Segundo a Abinee, 47% das empresas do setor já relatam aumento de custos com componentes e insumos, o que representa o terceiro avanço consecutivo nesse indicador; em nov/2025, o índice era de 23%.
Entre os itens mais pressionados, as memórias são citadas como o caso mais relevante. A entidade afirma que, desde dez/2024, grandes fornecedores vêm renegociando contratos com empresas brasileiras, com reajustes que podem chegar a 100% ao longo da cadeia, com repasse de cerca de 30% ao preço final de equipamentos.
Esse movimento atinge categorias de grande peso no mercado de TICs e eletrônicos de consumo, como celulares, notebooks, desktops e TVs. A Abinee avalia que o aumento de custos pode frear as vendas desses produtos no Brasil.
A demanda associada à expansão de data centers voltados para inteligência artificial aumenta a pressão por semicondutores e memórias, ampliando a disputa global por esses componentes, diz Humberto Barbato, presidente-executivo da Abinee. “A situação é mais grave do que a covid-19, pois agora a crise decorre de uma demanda estrutural de IA”, afirma.

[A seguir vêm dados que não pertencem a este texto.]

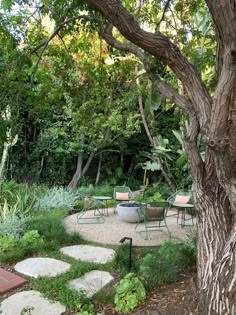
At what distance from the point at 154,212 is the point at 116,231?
860mm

A entidade projeta que esse cenário deve permanecer até 2028, em meio à lentidão de reajustes por parte dos fabricantes, devido ao alto volume de investimentos e à complexidade produtiva.
Além disso, a indústria aponta dificuldade de aquisição de componentes. O indicador de falta de componentes subiu de 7% para 8% entre as pesquisas, e 13% das empresas que utilizam semicondutores relatam dificuldades de compra. Outros insumos — cobre, alumínio, ouro, prata, aço e plástico — também registram elevação de custos, com efeitos variando conforme o ciclo produtivo de cada insumo.
Para Humberto Barbato, o quadro reflete a inflação de custos em escala mundial, impactando produção, faturamento, vendas e poder de compra. No caso dos eletrônicos, o impacto mais imediato recai sobre a cadeia de componentes e sobre os preços finais de equipamentos de maior consumo no mercado brasileiro.